Dossier | Art as Lore. The Choreographies and Performances of Latifa Laâbissi | esse arts + opinions

Dossier | Art as Lore. The Choreographies and Performances of Latifa Laâbissi

  • Latifa Laâbissi, I love like animals, 2002. Photo : © Sophie Laly

Art as Lore. The Choreographies and Performances of Latifa Laâbissi
By Vanessa Morisset

“I’m an image that moves,” Jean-Luc Verna recently remarked in an interview about his stage performances with the musical group I Apologize. (1) This self-definition, which could apply to many other artists, highlights the current dynamism of creative practices that blend the visual and performing arts, notably dance, which, for want of a better term, are sometimes referred to as “live art.” This term includes the work of artists like Jean-Luc Verna, primarily known for his drawings, who create live performances in exhibition spaces and on stage, or dancers who perform in museums and art schools, borrowing from the visual arts processes such as the lecture or the writing of action protocols. . . One also thinks of Jérôme Bel, whose video of the performance The Show Must Go On (2001) was screened in exhibitions; (2) Xavier Leroy, who held a retrospective of his danced choreographies at exhibition venues; (3) and particularly, Latifa Laâbissi, a self-described artist-choreographer, (4) whose work exemplifies the breaking down of disciplinary barriers. Her choreographies and performances, which lend themselves equally well to the dance stage, exhibition hall, or art milieu event, (5) draw on a wide range of elements beyond dance, specifically chosen for their ability to generate discourse and forcefully engage the audience. Laâbissi uses whatever she needs to draw the spectator’s attention to the heart of the issues she is exploring — from the skins of prehistoric creatures to the French flag, to accents parodying the songs of Pierre Perret. After training in the 1980s with Jean-Claude Galotta in Grenoble and at the Merce Cunningham Studio in New York, she soon distanced herself from the movements they represented, finding them too detached from reality. Instead, she focused on practices reflecting the socio-political issues of their time. In her works, racism, prejudice towards the Other’s culture, and the fear of a circulation of people and ideas are addressed in ways that actively promote the migration of all forms of expression. She is inspired by the concept of “lore” as defined by William T. Lhamon Jr.: (6) “folklore” without the “folk”; in other words, the various components of minority cultures that circulate from one group to another.

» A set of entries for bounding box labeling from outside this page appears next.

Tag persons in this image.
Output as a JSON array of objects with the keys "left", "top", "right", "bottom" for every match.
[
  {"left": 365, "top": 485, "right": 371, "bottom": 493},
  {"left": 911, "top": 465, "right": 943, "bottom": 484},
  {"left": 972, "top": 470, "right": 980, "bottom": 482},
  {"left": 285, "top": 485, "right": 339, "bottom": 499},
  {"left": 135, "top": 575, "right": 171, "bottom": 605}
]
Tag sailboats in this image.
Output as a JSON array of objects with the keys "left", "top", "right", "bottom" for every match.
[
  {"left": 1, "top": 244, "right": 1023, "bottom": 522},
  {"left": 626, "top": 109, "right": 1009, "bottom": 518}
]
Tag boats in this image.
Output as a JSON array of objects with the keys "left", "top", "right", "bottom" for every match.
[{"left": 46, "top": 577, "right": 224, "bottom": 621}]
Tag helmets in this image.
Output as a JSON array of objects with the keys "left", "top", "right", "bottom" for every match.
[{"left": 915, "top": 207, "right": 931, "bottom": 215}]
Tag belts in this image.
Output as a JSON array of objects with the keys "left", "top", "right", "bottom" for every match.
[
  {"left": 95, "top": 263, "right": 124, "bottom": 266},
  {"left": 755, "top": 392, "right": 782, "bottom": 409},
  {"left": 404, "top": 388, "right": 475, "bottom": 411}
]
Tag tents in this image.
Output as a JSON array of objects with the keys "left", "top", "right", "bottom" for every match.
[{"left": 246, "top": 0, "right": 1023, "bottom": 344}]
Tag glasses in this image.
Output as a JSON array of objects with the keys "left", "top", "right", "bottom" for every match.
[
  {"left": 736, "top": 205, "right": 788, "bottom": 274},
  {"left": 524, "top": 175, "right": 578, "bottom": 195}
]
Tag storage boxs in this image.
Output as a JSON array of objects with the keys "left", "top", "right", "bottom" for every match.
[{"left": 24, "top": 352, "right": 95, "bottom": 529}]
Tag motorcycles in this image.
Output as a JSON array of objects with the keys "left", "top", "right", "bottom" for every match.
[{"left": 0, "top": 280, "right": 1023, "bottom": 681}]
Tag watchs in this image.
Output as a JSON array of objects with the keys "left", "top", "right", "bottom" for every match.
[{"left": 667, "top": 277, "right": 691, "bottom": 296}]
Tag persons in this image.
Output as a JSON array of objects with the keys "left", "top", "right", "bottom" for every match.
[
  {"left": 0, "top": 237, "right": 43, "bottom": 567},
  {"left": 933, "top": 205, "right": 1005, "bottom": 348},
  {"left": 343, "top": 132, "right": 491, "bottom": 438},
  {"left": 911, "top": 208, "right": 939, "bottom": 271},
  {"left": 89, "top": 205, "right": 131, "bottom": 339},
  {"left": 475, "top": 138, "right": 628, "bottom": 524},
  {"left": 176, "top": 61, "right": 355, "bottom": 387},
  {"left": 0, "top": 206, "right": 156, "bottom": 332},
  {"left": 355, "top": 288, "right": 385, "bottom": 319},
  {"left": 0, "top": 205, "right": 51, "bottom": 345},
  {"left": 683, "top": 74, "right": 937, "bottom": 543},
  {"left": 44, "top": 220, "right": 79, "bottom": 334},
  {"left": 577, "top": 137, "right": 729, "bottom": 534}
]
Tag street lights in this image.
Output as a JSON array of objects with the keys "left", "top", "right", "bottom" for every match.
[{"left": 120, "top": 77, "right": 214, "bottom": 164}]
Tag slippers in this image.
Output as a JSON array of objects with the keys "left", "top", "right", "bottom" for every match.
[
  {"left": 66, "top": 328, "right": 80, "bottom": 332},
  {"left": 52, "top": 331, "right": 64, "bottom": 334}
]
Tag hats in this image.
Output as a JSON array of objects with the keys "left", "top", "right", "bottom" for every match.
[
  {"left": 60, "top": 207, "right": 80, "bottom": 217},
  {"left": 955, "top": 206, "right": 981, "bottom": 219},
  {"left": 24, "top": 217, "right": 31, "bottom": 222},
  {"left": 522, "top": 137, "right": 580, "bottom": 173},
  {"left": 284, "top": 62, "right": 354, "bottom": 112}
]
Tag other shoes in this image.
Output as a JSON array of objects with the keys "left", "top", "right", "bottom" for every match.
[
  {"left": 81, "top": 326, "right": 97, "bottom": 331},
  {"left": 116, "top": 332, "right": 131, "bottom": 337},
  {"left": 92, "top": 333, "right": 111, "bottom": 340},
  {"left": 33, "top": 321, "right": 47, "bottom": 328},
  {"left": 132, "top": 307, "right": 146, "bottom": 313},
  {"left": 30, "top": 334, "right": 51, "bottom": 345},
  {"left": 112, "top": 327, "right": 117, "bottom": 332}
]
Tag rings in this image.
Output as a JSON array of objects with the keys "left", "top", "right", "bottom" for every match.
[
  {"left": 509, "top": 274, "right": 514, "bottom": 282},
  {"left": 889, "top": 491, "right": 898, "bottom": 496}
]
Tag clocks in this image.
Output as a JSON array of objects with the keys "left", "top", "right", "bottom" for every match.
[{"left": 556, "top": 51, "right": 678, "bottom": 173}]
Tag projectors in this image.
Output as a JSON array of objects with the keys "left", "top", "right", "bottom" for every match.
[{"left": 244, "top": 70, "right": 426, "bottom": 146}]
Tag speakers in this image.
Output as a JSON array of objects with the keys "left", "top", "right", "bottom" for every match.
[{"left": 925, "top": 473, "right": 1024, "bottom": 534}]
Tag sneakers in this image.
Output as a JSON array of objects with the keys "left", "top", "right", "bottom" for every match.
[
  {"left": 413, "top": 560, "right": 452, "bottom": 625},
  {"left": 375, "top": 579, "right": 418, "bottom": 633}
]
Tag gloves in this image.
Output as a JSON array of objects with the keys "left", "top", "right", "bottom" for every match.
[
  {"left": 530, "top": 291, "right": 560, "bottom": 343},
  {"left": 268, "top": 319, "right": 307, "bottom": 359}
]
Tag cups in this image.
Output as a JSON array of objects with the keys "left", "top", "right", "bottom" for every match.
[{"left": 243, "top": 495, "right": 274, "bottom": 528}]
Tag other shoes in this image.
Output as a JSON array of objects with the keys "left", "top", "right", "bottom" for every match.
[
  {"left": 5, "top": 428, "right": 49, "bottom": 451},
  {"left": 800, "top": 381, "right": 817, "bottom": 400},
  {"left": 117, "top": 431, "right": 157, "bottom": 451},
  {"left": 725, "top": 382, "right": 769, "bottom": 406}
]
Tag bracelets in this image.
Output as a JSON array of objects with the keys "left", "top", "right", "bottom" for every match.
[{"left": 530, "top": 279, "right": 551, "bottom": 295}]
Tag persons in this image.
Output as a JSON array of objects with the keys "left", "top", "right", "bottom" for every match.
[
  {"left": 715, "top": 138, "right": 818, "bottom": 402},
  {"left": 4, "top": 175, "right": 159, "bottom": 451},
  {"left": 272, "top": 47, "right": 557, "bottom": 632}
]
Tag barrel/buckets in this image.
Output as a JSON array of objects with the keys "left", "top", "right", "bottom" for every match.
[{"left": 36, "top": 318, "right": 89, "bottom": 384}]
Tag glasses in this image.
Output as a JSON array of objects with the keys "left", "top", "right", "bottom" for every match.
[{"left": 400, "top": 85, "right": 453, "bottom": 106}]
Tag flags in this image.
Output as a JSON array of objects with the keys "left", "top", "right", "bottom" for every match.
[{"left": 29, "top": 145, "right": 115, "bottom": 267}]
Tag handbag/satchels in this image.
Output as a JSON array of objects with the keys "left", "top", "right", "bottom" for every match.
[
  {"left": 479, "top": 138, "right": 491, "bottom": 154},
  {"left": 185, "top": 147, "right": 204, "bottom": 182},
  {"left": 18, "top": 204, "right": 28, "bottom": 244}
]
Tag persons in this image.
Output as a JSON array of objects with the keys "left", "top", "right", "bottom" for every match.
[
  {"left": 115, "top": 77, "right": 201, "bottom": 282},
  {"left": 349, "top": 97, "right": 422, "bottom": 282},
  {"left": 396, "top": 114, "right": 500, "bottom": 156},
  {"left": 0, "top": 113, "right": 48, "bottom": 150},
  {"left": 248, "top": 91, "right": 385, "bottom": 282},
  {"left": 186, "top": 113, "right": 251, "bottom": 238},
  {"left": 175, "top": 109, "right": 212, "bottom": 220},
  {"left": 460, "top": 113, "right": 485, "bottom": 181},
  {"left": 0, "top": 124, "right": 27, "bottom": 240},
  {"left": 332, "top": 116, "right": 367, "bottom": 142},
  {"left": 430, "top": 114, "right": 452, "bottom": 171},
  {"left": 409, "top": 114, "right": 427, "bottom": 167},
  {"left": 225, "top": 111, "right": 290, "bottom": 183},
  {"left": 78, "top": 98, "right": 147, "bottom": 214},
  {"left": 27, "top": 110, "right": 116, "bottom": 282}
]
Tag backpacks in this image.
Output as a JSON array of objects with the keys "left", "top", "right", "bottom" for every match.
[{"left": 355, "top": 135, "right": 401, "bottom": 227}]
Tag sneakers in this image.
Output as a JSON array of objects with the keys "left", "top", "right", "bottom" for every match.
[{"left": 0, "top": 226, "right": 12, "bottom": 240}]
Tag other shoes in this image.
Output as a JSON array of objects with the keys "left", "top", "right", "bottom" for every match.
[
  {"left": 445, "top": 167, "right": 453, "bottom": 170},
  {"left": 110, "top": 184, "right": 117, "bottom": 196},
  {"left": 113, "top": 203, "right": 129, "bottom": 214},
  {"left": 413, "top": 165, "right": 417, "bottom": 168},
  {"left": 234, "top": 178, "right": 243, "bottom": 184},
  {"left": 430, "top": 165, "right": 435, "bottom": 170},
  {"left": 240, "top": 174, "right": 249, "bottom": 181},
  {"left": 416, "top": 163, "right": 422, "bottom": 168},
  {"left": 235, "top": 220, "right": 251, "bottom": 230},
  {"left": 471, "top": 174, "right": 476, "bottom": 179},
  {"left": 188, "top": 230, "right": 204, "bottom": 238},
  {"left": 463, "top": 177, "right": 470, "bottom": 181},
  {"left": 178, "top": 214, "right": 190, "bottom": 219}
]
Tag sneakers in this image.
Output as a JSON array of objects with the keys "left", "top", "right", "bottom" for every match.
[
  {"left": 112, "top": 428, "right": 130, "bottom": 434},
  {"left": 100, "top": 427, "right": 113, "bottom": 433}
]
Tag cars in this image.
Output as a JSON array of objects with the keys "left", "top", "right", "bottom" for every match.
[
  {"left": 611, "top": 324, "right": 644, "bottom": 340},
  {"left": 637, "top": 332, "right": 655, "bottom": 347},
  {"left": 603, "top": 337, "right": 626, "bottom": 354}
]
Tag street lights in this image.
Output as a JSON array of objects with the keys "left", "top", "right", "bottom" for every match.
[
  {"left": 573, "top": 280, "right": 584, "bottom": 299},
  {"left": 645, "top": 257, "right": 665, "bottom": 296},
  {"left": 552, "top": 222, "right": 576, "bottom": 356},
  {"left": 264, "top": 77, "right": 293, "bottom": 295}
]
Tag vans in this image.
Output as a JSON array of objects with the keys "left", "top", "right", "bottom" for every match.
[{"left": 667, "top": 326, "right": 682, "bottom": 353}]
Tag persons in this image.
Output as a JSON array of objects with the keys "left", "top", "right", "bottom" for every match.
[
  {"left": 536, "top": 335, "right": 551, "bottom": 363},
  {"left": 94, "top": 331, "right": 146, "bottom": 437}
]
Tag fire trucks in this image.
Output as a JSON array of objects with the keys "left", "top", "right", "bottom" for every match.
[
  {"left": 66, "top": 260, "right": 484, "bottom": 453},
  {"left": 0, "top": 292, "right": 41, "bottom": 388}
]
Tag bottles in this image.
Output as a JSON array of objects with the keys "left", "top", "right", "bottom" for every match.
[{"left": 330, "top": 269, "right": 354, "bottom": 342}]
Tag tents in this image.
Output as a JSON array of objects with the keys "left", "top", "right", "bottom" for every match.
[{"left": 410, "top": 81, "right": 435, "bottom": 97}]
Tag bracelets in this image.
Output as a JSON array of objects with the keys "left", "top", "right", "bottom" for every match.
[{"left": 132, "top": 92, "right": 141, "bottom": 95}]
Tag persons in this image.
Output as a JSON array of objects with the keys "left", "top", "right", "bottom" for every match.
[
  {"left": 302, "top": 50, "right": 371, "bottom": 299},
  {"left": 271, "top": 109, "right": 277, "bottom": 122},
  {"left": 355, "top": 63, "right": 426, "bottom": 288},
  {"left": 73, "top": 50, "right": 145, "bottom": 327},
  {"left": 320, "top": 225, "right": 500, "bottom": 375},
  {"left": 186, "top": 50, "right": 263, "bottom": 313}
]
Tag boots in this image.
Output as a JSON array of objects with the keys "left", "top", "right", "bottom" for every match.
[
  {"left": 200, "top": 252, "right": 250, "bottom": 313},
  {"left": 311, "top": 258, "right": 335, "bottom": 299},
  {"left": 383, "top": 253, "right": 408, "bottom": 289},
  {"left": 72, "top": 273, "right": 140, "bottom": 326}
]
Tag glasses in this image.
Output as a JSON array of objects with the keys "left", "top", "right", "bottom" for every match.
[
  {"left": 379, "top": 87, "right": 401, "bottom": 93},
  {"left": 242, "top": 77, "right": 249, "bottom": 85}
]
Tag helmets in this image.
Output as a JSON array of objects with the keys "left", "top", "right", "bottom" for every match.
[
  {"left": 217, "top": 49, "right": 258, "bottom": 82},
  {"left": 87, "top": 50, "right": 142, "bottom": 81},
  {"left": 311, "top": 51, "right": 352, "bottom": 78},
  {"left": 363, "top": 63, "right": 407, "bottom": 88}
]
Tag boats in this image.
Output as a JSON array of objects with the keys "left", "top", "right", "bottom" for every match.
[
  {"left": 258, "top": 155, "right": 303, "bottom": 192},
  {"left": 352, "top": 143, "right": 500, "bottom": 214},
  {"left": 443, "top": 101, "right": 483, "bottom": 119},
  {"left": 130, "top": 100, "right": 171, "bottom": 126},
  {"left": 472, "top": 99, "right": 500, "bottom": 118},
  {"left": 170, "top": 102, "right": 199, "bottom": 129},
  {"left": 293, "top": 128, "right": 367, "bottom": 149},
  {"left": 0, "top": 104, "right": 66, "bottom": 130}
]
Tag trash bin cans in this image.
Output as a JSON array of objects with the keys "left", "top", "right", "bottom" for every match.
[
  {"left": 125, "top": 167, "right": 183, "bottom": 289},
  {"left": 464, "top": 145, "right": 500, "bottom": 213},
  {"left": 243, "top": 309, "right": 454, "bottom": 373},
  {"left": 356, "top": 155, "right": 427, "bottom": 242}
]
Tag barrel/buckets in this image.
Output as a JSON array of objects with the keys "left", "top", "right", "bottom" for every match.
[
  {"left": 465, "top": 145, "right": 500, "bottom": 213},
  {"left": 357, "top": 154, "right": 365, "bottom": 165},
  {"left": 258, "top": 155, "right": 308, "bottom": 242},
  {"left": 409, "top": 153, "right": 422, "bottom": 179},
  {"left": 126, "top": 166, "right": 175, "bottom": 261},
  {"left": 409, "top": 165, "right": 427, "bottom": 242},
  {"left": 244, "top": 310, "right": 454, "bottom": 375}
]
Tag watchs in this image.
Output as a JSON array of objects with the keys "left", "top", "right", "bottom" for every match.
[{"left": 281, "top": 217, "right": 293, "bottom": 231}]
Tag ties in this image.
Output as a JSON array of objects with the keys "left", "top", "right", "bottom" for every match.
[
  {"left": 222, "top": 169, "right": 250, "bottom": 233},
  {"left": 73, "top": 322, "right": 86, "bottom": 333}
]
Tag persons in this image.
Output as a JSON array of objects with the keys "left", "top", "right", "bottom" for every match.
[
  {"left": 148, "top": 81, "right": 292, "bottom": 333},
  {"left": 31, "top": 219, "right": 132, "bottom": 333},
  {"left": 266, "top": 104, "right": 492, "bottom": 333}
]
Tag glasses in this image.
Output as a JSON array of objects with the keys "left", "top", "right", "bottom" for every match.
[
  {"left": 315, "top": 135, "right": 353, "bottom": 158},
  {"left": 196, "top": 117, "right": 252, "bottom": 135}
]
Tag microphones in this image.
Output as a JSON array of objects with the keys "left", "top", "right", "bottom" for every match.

Some of Laâbissi’s recent works are explicitly aligned with a conception of dance that breaks with academic tradition and is open to an exchange with other art forms. The diptych consisting of the choreography Écran somnambule (2009) and the performed lecture La part du rite (2012) are a dual tribute to German Expressionist dancer Mary Wigman (1886 – 1973), who, in a spirit similar to the visual artists of her era, sought to discover movements emanating from the depths of the body. Wigman was friends with painters Emil Nolde and Ludwig Kirchner, whom she invited to her shows and even to her rehearsals, so they could witness every minute detail of her approach. Her choreographies, which allowed the painters to discover just how far the body can be distorted when repressed impulses are allowed to surface, inspired spontaneous paintings. The dancer and artists were driven by the same concerns and participated in the same way in the global movement of Expressionism, which was already breaking down the boundaries among disciplines.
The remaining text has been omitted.